1. Identify Triggering Situations

If you often feel angry, sad, or another powerful emotion in a specific situation, work to start avoiding that if possible. If your job or relationship is triggering, it can be difficult to cut things off, but take steps to identify those situations affecting you. With ADHD, you may find that you can immediately bounce back after an outburst, but your reactions can have lasting and damaging results on others.

2. Express Yourself

Rather than defaulting to an emotional response, how can you express yourself in a different way? Your emotions are a signal that you need or want something, so if you can express yourself calmly, you can offset the emotional response. Your outburst could be a habit because you haven’t learned how to clearly express yourself to that person.

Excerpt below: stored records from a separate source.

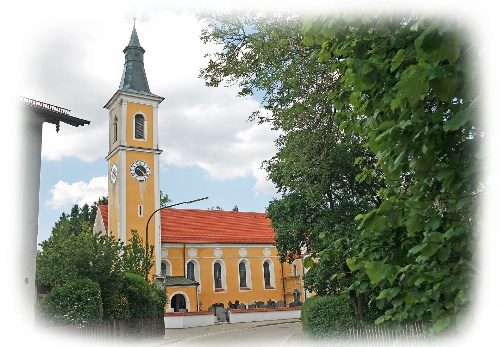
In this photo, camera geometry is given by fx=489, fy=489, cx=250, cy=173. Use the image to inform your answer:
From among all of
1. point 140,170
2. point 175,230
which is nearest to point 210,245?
point 175,230

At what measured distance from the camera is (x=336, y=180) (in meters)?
18.9

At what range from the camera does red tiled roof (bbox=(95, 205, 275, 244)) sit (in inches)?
1720

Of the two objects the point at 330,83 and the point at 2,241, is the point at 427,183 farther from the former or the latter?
the point at 2,241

3. Set and Maintain Your Boundaries To Manage Emotions

If your emotional response is caused by someone who continually pushes your boundaries, it’s essential to learn how to put those boundaries up and then maintain them. Your boundaries are crucial to your comfort, so don’t sacrifice them for someone else’s benefit. When you’re able to preserve your comfort level, you’ll feel more respected and are less likely to have an emotional reaction.

4. Plan and Find Routine

Living with ADHD can feel stressful because you’re often overwhelmed by external sources. If you find that you’re always running late, getting angry at slow drivers, forgetting appointments, and more, you may benefit greatly from creating a strict routine. When you’re able to plan and leave a little early in anticipation of these frustrations, you’ll have more time to avoid stress and anger.

5. Exercise To Manage Emotions

When you exercise every day, your stress levels will reduce, and you’ll be able to tolerate daily annoyances more easily. Meaning your emotional responses will be less intense, and you’ll be able to handle your emotional reactions with a clear head. Even a simple walk or climbing a few flights of stairs can direct your emotional energy elsewhere so you can relax.

Where to Start

If you’re struggling with emotional issues, daily tasks can be more difficult. You may start to anticipate your reaction to specific situations, leading to an even bigger response. 

Start by taking the time to learn what situations make you feel the most emotional and see if you can pinpoint why you feel that way. Pick one of those situations and mentally think about how you felt before your emotional response, how you felt during it, and how you felt afterward. See if you can identify what exactly triggered your reaction.

Once you start picking these moments that make you emotional, you’ll be able to apply some of the tips to help you manage your reactions. The more prepared you are for these outbursts ahead of time, the more you’ll be able to control your response.